### Exercise
Give the count of lines in the entries below that contain the string "trap", and only that count.

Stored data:
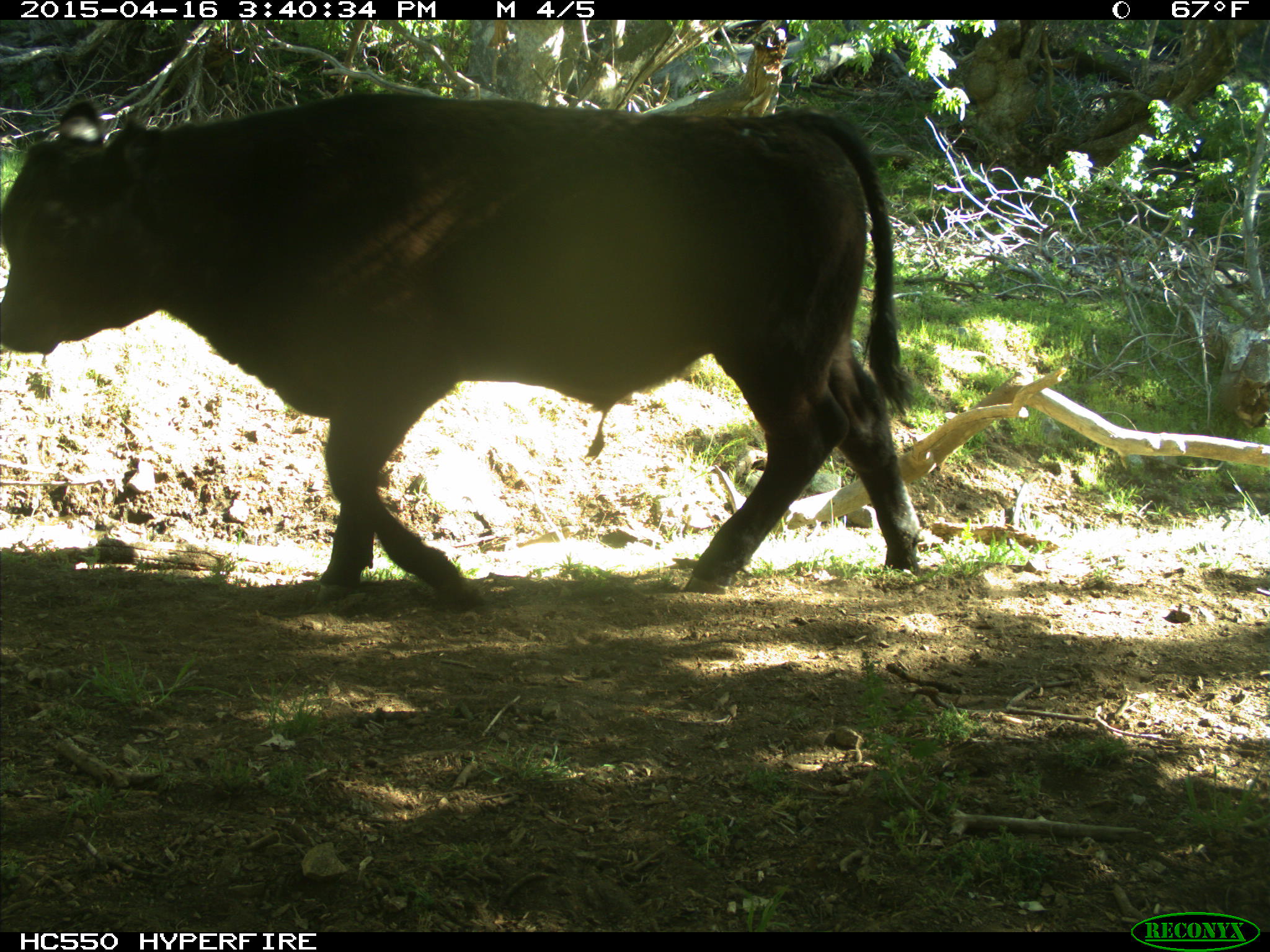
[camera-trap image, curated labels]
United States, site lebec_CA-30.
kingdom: Animalia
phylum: Chordata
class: Mammalia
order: Artiodactyla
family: Bovidae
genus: Bos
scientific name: Bos taurus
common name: domestic cow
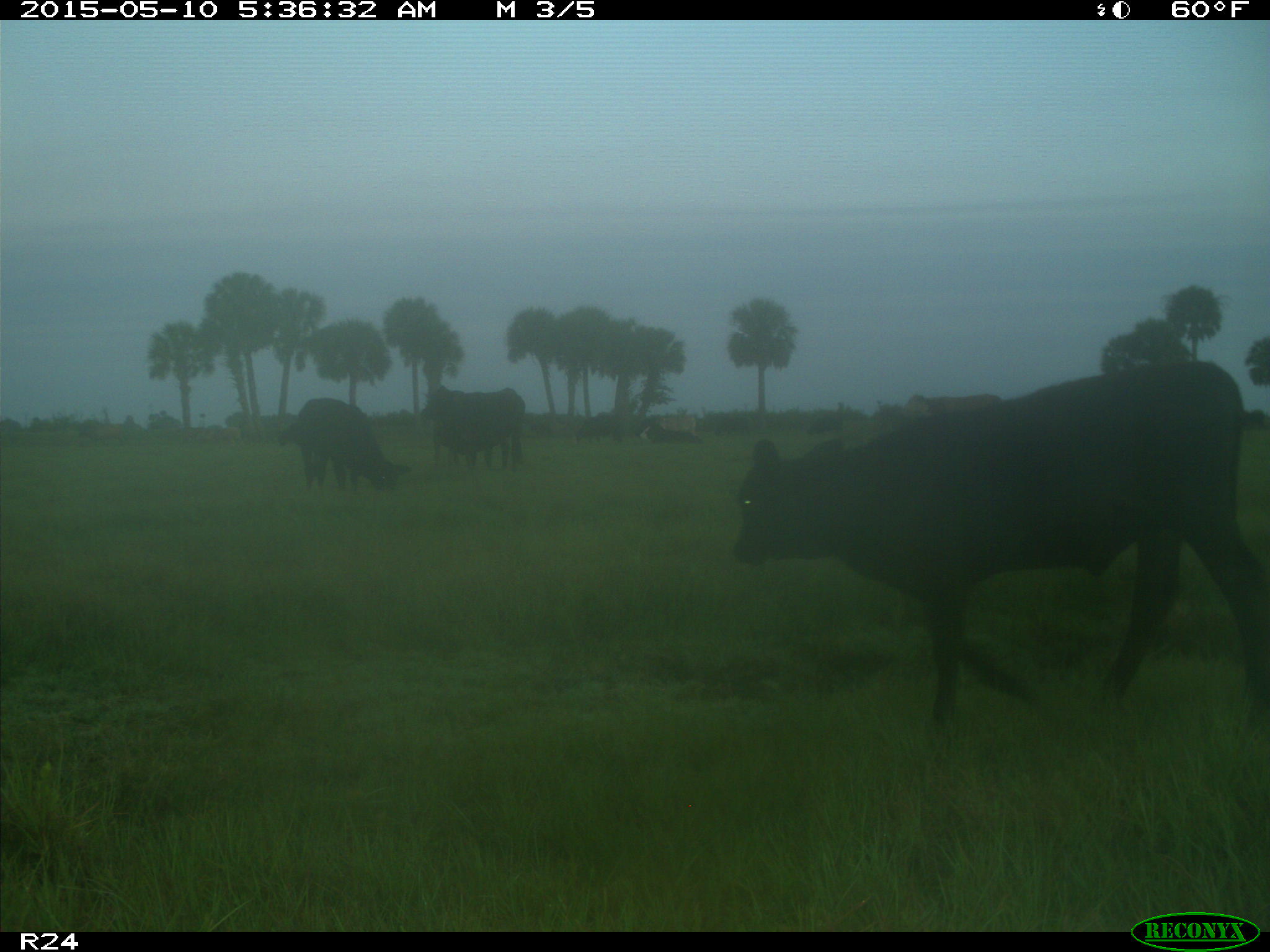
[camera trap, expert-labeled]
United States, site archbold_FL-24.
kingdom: Animalia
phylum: Chordata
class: Mammalia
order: Artiodactyla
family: Bovidae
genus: Bos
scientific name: Bos taurus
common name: domestic cow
Bos taurus (domestic cow).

### Your response
2